Only got her today & he is a she OP. Shall get more decor obviously, though some of you have missed that her water bowl is missing, well folks its being washed


----------



## Danhalen (Jun 6, 2008)

Cockys Corny said:


> though some of you have missed that her water bowl is missing


So is her hide... :whistling2: Unless I'm just not looking properly 

In the wild, as with other brachypelma, they would be primarily living in abandoned/evicted rodent burrows. I'd personally put half a flower pot, or a relatively large coconut hide in there myself


----------



## Cockys Royals (Jun 28, 2008)

She has half a flower pot in there behind the wood on the left :2thumb:


----------



## selina20 (May 28, 2008)

▶ **Exercise 1**: In the tarantula forum thread, what does Cockys Royals say is behind the wood on the left?
▶ **Exercise 2**: Write out the tarantula forum thread starting with "Only got her" and going on through "(Jun 6, 2008)".
▶ **Exercise 3**: Continue the tarantula forum thread from where it stops.

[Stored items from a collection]
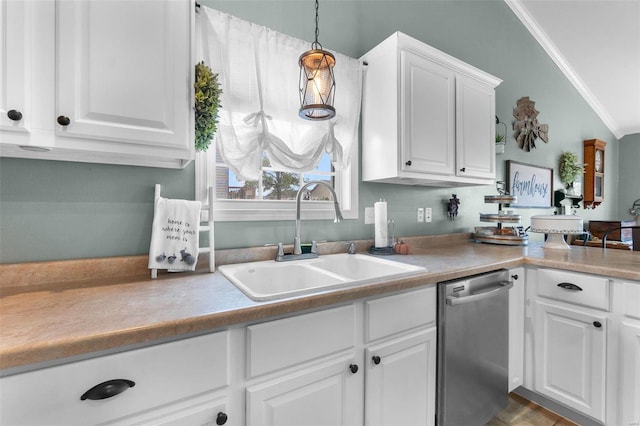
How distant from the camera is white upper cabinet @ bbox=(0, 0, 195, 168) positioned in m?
0.86

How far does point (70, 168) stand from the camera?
1.16 metres

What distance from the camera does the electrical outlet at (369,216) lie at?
1981 mm

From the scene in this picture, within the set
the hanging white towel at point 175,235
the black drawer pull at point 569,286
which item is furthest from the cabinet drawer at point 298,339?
the black drawer pull at point 569,286

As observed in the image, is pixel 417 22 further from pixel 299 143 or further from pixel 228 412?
pixel 228 412

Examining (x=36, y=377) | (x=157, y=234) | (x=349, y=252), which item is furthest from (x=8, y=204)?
(x=349, y=252)

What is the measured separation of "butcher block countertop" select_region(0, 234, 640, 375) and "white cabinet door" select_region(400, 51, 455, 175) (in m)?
0.67

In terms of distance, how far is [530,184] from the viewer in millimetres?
3184

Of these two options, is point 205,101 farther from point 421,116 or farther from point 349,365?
point 421,116

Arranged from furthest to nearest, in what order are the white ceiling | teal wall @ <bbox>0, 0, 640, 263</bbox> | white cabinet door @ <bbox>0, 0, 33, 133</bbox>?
the white ceiling < teal wall @ <bbox>0, 0, 640, 263</bbox> < white cabinet door @ <bbox>0, 0, 33, 133</bbox>

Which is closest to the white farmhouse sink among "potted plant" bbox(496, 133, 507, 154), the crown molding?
"potted plant" bbox(496, 133, 507, 154)

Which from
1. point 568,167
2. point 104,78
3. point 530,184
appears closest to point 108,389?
point 104,78

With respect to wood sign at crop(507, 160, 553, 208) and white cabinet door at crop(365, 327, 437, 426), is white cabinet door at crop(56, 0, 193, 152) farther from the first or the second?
wood sign at crop(507, 160, 553, 208)

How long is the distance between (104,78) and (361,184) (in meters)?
1.45

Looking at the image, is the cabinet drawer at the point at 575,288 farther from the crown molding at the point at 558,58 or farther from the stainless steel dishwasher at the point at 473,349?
the crown molding at the point at 558,58
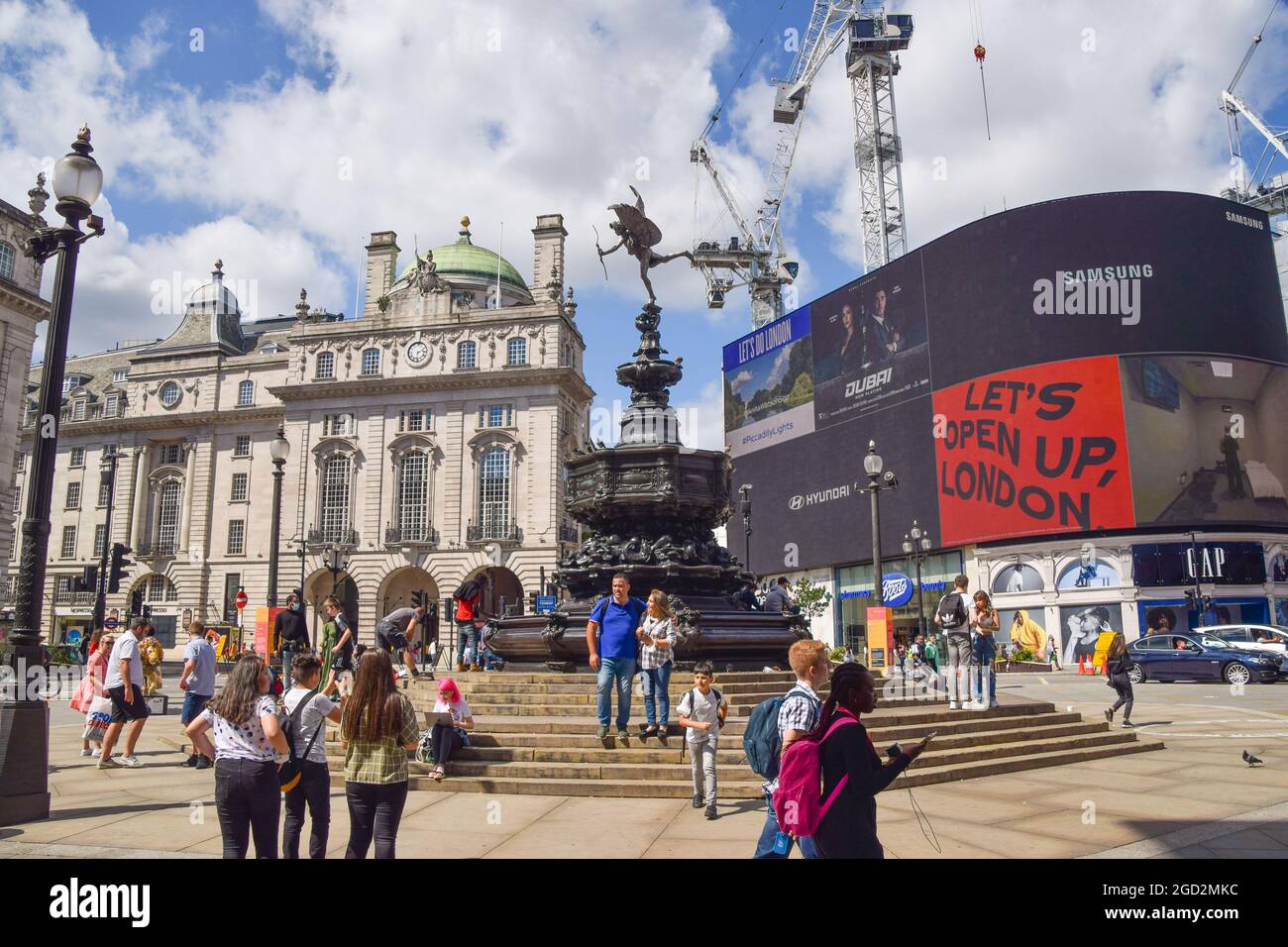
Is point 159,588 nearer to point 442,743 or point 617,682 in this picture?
point 442,743

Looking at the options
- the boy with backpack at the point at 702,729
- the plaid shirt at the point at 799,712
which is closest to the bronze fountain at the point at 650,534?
the boy with backpack at the point at 702,729

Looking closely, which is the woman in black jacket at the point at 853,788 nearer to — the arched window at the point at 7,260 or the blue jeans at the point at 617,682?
the blue jeans at the point at 617,682

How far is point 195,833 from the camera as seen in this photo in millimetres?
6902

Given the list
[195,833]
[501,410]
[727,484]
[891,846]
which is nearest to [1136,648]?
[727,484]

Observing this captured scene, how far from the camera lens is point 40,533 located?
26.1ft

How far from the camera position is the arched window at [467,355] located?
53344 millimetres

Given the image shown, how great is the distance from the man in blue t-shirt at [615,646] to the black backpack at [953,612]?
4.51 metres

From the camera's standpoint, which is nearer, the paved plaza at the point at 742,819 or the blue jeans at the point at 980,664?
the paved plaza at the point at 742,819

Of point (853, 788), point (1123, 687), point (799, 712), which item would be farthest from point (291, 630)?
point (1123, 687)

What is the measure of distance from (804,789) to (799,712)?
528 mm

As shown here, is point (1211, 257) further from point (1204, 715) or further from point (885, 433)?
point (1204, 715)

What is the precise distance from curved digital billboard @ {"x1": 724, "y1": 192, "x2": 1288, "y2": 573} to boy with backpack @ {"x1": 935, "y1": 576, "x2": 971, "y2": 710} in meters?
35.3

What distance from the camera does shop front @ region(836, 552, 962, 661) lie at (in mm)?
50250
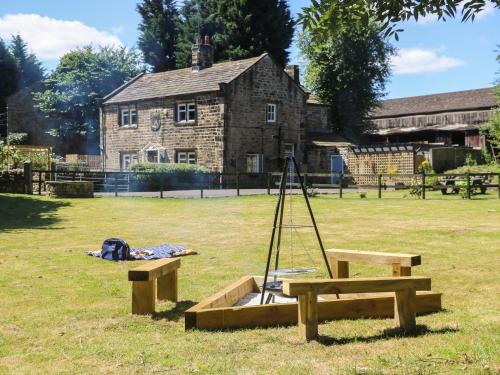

▶ **Response 1**: Half a flower pot.

▶ **Response 2**:
Only got her today & he is a she OP. Shall get more decor obviously, though some of you have missed that her water bowl is missing, well folks its being washed


----------



## Danhalen (Jun 6, 2008)

▶ **Response 3**:
Or a habbu hut mine loves hers hehehe. Another thought u could do her tank on 2 levels like mine. I put down a 2-3 inch level of eco earth then put the habbu hut, flower pot etc on top then cover that with about another inch of eco earth so that its a different level. This means if she falls she dont fall so far. Also i find glass tanks are harder 2 control humidity. For higher humidity spids they are brill but not really for those who require low.


----------



## Danhalen (Jun 6, 2008)

Cockys Corny said:


> She has half a flower pot in there behind the wood on the left :2thumb:


Nice one! 

I'm not a big fan of brachypelma myself (however, I didn't let that out at the Andrew Smith lecture last night :whistling2 but smithi's are very nice. I've been convinced by my girlfriend to add them to my breeding projects for the year... whip2


----------



## selina20 (May 28, 2008)

Danhalen said:


> Nice one!
> 
> I'm not a big fan of brachypelma myself (however, I didn't let that out at the Andrew Smith lecture last night :whistling2 but smithi's are very nice. I've been convinced by my girlfriend to add them to my breeding projects for the year... whip2


Im telling Voodoo :devil:


----------



## joeyboy (Jul 19, 2008)

Danhalen said:


> Nice one!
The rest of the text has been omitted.